• _Dataset records_
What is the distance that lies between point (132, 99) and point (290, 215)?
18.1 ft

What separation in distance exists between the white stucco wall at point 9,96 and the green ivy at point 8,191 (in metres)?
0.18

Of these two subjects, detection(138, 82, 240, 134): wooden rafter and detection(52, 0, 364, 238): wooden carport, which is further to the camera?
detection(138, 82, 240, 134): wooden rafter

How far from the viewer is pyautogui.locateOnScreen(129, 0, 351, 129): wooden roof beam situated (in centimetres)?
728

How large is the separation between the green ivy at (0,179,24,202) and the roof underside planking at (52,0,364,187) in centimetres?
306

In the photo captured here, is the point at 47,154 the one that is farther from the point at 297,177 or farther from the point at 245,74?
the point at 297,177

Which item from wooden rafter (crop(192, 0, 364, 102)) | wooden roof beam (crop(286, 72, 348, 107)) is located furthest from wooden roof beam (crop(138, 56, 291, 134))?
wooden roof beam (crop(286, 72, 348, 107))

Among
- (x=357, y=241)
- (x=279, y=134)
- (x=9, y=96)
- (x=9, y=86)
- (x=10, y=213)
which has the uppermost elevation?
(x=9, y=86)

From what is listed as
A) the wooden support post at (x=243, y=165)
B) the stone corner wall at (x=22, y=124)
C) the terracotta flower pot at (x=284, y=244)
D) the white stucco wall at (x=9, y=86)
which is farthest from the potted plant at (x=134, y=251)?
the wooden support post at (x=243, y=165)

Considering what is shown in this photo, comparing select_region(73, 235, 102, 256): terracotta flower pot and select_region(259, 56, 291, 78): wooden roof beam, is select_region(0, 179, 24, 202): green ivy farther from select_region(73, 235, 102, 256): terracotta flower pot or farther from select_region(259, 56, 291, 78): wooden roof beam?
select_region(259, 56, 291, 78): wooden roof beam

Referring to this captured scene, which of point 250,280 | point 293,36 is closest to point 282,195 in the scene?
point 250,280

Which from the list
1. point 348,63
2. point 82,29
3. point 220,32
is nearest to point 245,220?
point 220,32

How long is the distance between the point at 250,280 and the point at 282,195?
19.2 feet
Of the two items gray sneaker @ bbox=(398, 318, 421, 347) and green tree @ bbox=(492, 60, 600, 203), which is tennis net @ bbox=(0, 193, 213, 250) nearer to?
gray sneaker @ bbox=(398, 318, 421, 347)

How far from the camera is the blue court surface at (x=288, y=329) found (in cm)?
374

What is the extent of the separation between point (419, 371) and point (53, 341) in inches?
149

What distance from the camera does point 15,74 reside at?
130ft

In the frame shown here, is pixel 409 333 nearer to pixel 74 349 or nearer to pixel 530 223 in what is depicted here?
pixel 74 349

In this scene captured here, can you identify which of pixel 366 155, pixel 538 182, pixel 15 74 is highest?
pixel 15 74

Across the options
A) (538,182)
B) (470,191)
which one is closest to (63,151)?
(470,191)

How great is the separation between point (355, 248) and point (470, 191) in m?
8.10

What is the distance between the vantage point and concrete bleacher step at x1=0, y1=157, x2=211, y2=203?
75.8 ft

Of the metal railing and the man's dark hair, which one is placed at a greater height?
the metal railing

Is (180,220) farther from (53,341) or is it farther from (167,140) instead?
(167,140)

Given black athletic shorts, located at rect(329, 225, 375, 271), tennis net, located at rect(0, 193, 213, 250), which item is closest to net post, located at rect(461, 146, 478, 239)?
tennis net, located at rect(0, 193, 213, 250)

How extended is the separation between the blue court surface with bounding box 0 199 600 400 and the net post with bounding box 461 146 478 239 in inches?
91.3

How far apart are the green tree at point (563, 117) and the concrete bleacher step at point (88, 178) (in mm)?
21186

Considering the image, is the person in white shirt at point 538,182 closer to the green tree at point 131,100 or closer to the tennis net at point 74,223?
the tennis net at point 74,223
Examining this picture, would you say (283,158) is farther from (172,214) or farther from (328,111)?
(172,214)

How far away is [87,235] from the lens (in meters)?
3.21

• _What the task asks_
Give these lines again, switching every "green ivy" to "climbing vine" and leaving everything else as it is.

• _Output for this exercise_
What is the distance that lies between point (132, 99) and point (290, 215)?
18.1 ft

What separation in distance exists between the white stucco wall at point 9,96 and the climbing vine at point 8,191 (in metres)?
0.18

Of these two subjects, detection(138, 82, 240, 134): wooden rafter and detection(52, 0, 364, 238): wooden carport, which is further to the camera?
detection(138, 82, 240, 134): wooden rafter

How far from the viewer is pyautogui.locateOnScreen(129, 0, 351, 129): wooden roof beam situated (in centimetres)?
728

How large is the separation between the climbing vine at (0,179,24,202) and the roof underside planking at (52,0,364,187) in centimetres?
306

In the photo captured here, is the point at 47,154 the one that is farther from the point at 297,177 or farther from the point at 245,74?
the point at 297,177

Which item from wooden rafter (crop(192, 0, 364, 102)) | wooden roof beam (crop(286, 72, 348, 107)) is located furthest from wooden roof beam (crop(138, 56, 291, 134))?
wooden roof beam (crop(286, 72, 348, 107))

Among
- (x=357, y=241)
- (x=279, y=134)
- (x=9, y=96)
- (x=9, y=86)
- (x=10, y=213)
which has the uppermost elevation?
(x=9, y=86)

From what is listed as
A) the wooden support post at (x=243, y=165)
B) the stone corner wall at (x=22, y=124)
C) the terracotta flower pot at (x=284, y=244)
D) the white stucco wall at (x=9, y=86)
which is farthest from the potted plant at (x=134, y=251)?
the wooden support post at (x=243, y=165)

Considering what is shown in this photo, comparing select_region(73, 235, 102, 256): terracotta flower pot and select_region(259, 56, 291, 78): wooden roof beam, is select_region(0, 179, 24, 202): climbing vine farther from select_region(73, 235, 102, 256): terracotta flower pot or farther from select_region(259, 56, 291, 78): wooden roof beam?
select_region(259, 56, 291, 78): wooden roof beam

Referring to this captured scene, which of point 250,280 | point 293,36 is closest to point 282,195 in the scene?
point 250,280

Which from the list
1. point 348,63
2. point 82,29
3. point 220,32
is nearest to point 245,220?
point 220,32

How long is the distance between the point at 250,280 and the point at 282,195?
19.2 feet
Of the two items gray sneaker @ bbox=(398, 318, 421, 347) and green tree @ bbox=(492, 60, 600, 203), which is tennis net @ bbox=(0, 193, 213, 250) nearer to?
gray sneaker @ bbox=(398, 318, 421, 347)

How far from the camera is the blue court surface at (x=288, y=329) found (in cm)?
374

What is the extent of the separation between point (419, 371) and point (53, 341) in inches?
149

What distance from the camera does point 15,74 reside at?
130ft

In the frame shown here, is pixel 409 333 nearer to pixel 74 349 or nearer to pixel 530 223 in what is depicted here?
pixel 74 349

In this scene captured here, can you identify which of pixel 366 155, pixel 538 182, pixel 15 74 is highest?
pixel 15 74

Across the options
A) (538,182)
B) (470,191)
which one is closest to (63,151)?
(470,191)

How great is the separation between point (355, 248) and point (470, 191) in m?
8.10

What is the distance between the vantage point and concrete bleacher step at x1=0, y1=157, x2=211, y2=203?
75.8 ft

Of the metal railing and the man's dark hair, which one is placed at a greater height?
the metal railing

Is (180,220) farther from (53,341) or is it farther from (167,140) instead?
(167,140)

Given black athletic shorts, located at rect(329, 225, 375, 271), tennis net, located at rect(0, 193, 213, 250), which item is closest to net post, located at rect(461, 146, 478, 239)?
tennis net, located at rect(0, 193, 213, 250)

How extended is the separation between the blue court surface with bounding box 0 199 600 400 and the net post with bounding box 461 146 478 239 in inches?
91.3

How far apart are the green tree at point (563, 117) and the concrete bleacher step at point (88, 178) (in mm)?
21186

Considering the image, is the person in white shirt at point 538,182 closer to the green tree at point 131,100 or closer to the tennis net at point 74,223?
the tennis net at point 74,223
Examining this picture, would you say (283,158) is farther from (172,214) or farther from (328,111)?
(172,214)

How far away is [87,235] from the lens (in meters)?
3.21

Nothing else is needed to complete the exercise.